What to work on>
Lines before the one containing "Could you estimate" are left out; copy that line and every later line through the end of the data exactly.
** begin Records for this task **
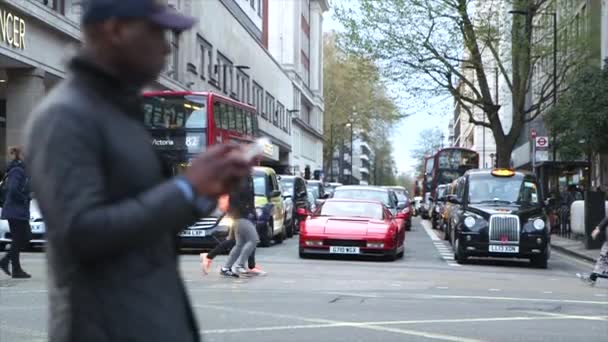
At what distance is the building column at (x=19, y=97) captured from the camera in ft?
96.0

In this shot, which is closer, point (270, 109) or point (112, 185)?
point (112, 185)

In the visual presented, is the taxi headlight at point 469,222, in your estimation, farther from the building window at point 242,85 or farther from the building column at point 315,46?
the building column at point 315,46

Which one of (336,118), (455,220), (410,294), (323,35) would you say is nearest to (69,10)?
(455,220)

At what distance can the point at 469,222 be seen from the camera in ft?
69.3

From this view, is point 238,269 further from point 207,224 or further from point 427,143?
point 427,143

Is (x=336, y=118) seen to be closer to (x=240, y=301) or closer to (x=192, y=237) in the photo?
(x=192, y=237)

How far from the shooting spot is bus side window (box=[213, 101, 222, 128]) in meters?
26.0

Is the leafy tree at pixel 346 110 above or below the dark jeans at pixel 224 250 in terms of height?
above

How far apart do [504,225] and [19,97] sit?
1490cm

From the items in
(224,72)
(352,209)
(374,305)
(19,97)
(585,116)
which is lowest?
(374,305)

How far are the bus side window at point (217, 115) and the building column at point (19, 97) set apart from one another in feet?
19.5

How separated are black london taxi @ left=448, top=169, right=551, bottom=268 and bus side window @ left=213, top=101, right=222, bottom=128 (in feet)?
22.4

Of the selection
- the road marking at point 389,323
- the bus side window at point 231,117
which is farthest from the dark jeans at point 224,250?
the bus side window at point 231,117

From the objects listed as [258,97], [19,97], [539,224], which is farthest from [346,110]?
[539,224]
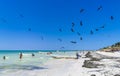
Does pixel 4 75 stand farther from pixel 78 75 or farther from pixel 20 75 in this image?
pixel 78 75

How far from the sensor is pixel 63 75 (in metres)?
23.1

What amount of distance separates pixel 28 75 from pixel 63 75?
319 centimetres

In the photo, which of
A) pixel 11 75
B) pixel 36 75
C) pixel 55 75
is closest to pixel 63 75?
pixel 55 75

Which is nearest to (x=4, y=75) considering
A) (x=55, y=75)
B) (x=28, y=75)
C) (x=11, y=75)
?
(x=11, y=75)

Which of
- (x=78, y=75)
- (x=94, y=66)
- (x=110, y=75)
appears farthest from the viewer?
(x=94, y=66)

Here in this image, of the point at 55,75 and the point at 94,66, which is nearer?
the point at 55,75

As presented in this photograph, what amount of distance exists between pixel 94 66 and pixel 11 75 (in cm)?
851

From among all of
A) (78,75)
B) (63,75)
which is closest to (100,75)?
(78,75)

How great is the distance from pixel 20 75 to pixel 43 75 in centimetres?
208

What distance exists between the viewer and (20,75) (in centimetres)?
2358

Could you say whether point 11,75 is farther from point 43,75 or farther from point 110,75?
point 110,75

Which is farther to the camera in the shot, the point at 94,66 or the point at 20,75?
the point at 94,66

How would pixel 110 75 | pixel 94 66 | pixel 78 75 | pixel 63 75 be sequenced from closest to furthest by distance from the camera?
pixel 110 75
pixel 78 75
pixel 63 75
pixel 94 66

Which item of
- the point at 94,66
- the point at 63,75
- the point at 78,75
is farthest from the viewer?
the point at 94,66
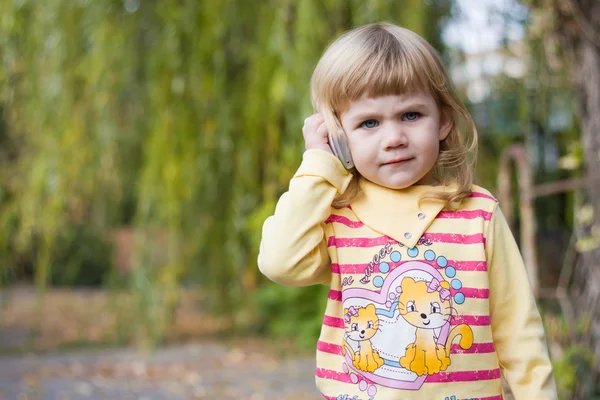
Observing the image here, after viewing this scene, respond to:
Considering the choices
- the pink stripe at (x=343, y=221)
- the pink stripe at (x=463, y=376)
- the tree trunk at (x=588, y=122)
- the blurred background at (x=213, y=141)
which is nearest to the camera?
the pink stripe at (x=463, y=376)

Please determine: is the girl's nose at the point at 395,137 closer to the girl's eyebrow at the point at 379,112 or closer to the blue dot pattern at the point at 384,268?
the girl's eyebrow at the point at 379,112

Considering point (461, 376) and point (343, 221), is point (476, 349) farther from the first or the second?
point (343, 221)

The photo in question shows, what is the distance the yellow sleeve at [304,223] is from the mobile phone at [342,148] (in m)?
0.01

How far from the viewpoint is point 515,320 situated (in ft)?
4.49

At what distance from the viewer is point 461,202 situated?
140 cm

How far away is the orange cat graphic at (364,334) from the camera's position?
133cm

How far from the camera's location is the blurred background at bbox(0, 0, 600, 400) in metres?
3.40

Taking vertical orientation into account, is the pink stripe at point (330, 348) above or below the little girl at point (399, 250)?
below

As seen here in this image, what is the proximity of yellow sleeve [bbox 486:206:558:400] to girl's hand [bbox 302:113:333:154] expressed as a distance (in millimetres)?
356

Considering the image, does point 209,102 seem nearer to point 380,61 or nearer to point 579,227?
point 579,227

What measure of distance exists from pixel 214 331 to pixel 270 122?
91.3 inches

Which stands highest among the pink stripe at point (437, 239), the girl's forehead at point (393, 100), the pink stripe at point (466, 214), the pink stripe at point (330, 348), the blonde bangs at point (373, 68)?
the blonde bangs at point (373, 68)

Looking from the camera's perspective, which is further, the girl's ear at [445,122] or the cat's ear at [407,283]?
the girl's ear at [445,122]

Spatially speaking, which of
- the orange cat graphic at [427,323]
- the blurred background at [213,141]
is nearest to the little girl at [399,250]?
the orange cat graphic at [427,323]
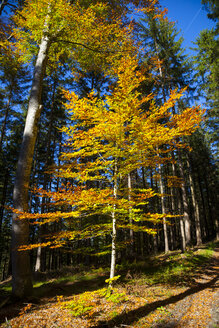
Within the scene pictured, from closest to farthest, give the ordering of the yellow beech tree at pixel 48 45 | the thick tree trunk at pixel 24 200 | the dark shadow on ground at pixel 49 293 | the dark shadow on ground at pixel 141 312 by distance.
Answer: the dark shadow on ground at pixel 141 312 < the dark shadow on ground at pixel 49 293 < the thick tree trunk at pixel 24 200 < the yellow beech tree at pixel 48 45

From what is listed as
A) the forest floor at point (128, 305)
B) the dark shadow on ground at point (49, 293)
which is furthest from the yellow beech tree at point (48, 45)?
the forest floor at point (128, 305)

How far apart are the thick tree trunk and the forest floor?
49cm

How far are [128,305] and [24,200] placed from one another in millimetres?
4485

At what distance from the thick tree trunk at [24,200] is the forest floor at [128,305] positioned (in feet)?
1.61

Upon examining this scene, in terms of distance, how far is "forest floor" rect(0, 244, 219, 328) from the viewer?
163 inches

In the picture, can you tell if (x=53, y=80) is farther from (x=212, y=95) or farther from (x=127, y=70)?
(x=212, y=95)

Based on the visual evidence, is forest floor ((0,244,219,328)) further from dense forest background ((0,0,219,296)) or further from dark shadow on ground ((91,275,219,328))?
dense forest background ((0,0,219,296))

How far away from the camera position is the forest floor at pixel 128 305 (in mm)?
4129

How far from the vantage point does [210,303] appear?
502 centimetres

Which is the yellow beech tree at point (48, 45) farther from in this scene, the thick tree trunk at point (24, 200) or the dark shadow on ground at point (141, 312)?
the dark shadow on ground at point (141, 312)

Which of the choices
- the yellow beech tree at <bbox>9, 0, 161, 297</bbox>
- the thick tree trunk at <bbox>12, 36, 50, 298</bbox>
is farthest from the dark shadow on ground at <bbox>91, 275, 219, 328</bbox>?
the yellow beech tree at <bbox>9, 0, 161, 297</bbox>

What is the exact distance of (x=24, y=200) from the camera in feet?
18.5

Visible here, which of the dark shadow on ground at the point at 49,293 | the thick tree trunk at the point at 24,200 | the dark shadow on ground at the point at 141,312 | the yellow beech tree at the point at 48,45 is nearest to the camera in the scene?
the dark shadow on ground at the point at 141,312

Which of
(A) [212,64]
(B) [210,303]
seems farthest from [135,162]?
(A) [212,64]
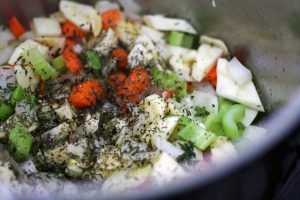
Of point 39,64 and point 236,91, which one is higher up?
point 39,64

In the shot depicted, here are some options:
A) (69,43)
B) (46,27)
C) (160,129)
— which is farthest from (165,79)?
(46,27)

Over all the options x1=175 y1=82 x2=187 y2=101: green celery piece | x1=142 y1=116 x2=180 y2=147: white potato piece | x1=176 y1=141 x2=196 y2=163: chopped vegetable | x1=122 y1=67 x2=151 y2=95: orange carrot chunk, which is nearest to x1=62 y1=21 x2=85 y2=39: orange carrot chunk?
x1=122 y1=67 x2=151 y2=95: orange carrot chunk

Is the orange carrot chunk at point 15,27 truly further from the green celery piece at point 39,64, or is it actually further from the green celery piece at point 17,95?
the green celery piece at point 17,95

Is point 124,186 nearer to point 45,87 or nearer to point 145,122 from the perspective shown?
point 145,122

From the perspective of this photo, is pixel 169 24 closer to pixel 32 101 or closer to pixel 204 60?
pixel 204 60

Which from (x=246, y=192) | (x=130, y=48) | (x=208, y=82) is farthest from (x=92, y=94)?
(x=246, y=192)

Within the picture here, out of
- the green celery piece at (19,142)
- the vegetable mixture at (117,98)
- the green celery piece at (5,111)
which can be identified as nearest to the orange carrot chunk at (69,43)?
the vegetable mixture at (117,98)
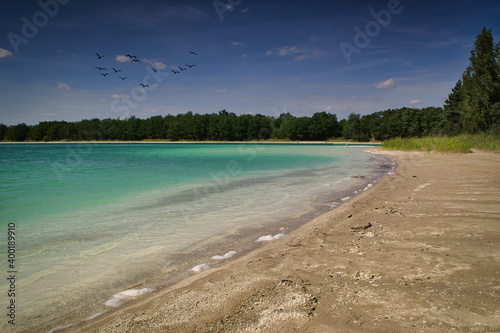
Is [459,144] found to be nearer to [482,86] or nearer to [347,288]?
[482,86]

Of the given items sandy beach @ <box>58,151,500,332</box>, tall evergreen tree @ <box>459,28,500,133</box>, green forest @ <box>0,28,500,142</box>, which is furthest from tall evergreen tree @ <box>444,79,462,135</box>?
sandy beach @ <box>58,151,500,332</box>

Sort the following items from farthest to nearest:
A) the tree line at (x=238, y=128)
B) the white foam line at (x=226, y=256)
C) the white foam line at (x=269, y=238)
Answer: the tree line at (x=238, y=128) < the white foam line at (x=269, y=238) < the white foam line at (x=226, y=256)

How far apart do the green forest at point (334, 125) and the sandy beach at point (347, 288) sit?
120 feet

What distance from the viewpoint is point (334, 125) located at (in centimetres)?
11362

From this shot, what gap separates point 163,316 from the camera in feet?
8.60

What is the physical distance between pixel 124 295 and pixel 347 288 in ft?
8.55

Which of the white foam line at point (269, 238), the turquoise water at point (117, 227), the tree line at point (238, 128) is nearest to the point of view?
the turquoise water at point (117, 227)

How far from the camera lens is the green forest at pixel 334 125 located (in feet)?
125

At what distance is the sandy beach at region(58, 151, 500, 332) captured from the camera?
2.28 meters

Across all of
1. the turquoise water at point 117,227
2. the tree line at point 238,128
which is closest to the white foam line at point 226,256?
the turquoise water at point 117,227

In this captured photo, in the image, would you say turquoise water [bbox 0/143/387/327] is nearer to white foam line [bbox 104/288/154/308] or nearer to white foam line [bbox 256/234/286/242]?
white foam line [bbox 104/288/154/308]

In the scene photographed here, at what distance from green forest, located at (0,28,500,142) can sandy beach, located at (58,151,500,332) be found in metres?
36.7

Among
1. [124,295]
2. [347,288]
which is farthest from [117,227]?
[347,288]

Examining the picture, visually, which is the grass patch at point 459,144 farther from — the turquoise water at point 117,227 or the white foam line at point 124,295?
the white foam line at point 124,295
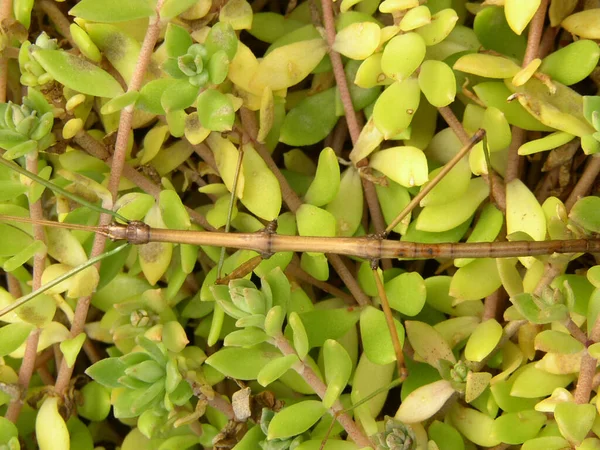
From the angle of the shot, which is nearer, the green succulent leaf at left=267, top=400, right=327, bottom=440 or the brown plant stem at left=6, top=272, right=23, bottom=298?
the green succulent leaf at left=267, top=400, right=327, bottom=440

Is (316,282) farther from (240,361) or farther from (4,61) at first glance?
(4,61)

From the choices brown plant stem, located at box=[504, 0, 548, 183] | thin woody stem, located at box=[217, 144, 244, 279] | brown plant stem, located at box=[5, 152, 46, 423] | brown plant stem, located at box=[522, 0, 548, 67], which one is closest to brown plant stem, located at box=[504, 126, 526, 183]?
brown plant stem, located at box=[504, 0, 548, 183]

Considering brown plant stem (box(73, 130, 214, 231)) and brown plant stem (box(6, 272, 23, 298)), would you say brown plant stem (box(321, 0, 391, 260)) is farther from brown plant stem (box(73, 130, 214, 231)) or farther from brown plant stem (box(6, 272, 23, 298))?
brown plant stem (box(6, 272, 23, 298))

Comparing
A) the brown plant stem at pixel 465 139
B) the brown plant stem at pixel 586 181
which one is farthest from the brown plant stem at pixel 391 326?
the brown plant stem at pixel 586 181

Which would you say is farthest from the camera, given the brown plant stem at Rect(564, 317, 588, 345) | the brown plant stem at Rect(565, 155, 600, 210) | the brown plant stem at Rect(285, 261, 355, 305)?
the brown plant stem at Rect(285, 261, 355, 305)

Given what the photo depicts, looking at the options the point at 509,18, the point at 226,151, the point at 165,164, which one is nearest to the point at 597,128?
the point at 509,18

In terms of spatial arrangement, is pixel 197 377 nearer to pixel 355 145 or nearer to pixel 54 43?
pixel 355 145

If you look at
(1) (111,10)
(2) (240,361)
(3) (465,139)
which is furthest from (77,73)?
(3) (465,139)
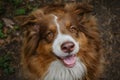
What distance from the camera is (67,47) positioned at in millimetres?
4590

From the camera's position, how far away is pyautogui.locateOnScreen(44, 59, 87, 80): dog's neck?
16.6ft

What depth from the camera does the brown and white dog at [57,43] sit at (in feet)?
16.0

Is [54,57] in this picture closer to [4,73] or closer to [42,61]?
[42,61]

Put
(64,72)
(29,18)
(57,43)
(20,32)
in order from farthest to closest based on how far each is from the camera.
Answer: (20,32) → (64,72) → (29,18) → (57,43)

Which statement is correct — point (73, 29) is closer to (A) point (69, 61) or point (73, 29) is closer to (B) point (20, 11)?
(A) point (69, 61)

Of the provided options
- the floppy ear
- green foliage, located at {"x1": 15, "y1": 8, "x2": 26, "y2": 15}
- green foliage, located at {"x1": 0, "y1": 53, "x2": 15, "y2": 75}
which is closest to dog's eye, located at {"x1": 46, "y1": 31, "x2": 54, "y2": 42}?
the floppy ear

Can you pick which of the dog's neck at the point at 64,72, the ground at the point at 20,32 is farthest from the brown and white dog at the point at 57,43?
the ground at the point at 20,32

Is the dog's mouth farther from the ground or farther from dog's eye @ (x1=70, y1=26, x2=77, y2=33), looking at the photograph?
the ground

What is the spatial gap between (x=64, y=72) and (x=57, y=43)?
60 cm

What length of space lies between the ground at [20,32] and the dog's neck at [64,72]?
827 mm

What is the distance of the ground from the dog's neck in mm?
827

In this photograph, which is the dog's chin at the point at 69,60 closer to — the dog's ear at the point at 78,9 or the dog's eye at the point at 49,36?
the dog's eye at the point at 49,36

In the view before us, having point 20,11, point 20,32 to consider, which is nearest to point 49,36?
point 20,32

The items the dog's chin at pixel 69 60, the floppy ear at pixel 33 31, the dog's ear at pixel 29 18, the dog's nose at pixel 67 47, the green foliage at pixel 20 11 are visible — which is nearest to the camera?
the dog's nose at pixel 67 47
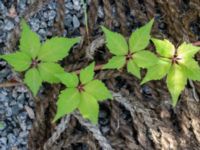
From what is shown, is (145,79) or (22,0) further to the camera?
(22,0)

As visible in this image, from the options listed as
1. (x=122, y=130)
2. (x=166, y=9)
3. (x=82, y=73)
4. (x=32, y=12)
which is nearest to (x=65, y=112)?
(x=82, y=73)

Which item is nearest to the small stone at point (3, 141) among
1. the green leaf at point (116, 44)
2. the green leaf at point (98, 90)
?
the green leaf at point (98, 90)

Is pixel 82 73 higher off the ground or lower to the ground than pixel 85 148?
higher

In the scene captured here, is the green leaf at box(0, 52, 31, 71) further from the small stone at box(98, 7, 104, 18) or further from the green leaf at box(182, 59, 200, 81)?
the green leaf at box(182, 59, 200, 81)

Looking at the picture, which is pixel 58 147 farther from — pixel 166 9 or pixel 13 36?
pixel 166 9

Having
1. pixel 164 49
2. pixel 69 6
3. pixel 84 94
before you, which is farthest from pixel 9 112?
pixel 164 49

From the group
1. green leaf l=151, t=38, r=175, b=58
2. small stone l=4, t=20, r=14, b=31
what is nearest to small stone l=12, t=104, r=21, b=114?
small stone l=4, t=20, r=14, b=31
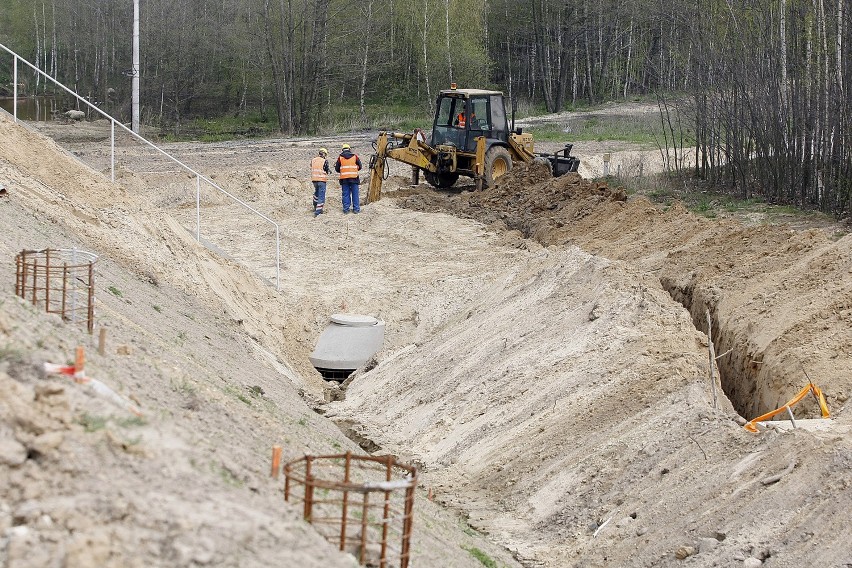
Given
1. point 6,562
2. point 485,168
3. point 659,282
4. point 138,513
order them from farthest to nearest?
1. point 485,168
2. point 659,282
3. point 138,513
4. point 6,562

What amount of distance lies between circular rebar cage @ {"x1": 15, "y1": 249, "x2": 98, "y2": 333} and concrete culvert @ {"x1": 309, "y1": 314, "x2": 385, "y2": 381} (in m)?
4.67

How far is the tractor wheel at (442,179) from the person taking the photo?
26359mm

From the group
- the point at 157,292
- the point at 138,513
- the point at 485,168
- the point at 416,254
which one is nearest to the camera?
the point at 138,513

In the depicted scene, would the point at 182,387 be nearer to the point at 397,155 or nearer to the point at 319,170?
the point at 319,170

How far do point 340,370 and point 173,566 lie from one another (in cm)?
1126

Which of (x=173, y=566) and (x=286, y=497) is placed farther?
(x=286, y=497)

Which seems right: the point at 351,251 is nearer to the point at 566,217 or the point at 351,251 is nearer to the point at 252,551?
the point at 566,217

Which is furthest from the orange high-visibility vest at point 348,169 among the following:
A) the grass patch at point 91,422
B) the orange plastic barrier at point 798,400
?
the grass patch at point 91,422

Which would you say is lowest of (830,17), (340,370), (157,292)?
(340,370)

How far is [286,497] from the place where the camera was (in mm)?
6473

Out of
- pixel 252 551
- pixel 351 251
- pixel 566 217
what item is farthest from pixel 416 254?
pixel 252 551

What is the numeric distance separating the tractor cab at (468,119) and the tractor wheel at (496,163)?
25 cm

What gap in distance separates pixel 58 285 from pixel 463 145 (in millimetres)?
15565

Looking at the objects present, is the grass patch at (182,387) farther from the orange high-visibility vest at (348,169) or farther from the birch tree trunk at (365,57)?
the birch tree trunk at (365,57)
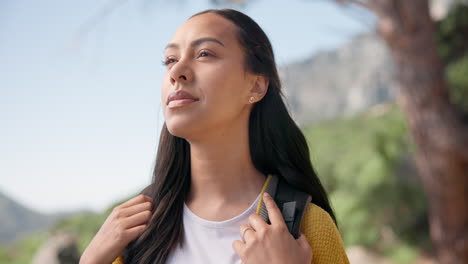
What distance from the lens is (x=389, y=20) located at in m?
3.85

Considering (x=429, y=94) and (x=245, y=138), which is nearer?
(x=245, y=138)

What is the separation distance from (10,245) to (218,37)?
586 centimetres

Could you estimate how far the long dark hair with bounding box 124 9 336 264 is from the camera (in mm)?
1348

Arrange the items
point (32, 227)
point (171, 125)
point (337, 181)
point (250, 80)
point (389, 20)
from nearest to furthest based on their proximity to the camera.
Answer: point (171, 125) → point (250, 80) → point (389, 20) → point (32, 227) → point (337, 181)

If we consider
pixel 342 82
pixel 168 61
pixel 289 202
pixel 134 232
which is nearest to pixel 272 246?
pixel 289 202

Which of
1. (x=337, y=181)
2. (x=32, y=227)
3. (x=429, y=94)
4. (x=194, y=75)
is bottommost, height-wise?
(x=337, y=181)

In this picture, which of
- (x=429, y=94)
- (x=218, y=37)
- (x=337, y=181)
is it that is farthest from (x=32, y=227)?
** end Records for this task **
Solution to this task>
Could you estimate how far the long dark hair with bounding box 124 9 336 264 is from the camera (in mm)?
1348

Arrange the items
point (32, 227)
point (171, 125)
point (337, 181)
point (250, 80)
point (389, 20)
from nearest to furthest based on their proximity to the camera.
Answer: point (171, 125) → point (250, 80) → point (389, 20) → point (32, 227) → point (337, 181)

If we consider
pixel 342 82
pixel 168 61
pixel 289 202
pixel 134 232
which is nearest to pixel 272 246?
pixel 289 202

Which of
1. (x=337, y=181)
2. (x=32, y=227)
3. (x=429, y=94)
4. (x=194, y=75)
is bottommost, height-wise?
(x=337, y=181)

In this picture, which of
- (x=429, y=94)
- (x=218, y=37)
- (x=337, y=181)
is it that is farthest from (x=32, y=227)?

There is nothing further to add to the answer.